[[ Data supplied open ]]
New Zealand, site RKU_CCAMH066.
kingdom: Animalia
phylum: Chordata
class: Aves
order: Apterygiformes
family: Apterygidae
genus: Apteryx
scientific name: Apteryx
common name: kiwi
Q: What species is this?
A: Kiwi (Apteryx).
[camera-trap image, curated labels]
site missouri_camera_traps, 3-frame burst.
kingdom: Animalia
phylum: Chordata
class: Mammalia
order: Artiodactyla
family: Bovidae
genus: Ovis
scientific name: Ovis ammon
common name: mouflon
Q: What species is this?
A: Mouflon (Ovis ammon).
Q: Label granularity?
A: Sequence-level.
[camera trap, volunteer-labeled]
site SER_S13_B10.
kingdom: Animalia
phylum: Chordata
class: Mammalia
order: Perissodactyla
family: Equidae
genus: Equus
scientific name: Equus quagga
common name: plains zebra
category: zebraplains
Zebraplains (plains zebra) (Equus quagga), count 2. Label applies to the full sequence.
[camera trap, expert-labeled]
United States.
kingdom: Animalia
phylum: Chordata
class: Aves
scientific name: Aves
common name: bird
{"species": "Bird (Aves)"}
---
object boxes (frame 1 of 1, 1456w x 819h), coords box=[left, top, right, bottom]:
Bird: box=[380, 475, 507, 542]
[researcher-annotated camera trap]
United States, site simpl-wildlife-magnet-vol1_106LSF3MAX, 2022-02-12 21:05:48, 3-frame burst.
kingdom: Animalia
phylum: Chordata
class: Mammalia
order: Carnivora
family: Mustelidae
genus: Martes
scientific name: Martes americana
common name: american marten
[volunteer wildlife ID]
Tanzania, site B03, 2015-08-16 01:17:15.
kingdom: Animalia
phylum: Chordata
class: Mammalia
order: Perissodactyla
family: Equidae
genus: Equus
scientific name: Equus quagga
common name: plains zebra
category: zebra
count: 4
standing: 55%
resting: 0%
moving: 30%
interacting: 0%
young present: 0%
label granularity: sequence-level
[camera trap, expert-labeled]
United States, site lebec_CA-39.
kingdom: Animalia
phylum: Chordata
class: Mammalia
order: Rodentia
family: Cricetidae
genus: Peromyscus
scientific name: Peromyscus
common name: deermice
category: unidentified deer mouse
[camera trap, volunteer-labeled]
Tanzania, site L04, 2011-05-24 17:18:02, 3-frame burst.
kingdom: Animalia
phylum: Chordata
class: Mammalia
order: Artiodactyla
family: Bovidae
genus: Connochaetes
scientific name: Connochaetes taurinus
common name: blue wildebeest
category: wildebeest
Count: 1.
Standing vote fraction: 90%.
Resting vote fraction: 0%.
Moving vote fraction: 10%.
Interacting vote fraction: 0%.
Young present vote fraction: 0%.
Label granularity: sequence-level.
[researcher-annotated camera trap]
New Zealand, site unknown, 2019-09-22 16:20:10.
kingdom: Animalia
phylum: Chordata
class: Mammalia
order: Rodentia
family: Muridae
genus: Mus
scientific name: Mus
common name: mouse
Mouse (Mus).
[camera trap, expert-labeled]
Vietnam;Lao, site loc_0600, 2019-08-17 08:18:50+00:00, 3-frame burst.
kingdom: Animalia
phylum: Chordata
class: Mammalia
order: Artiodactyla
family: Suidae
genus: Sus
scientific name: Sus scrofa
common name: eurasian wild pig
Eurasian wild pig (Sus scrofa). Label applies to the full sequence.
[[ Data supplied closed ]]
Look through the records and give only the number of lines where the string "scientific" appears.

*Solution to the problem*
10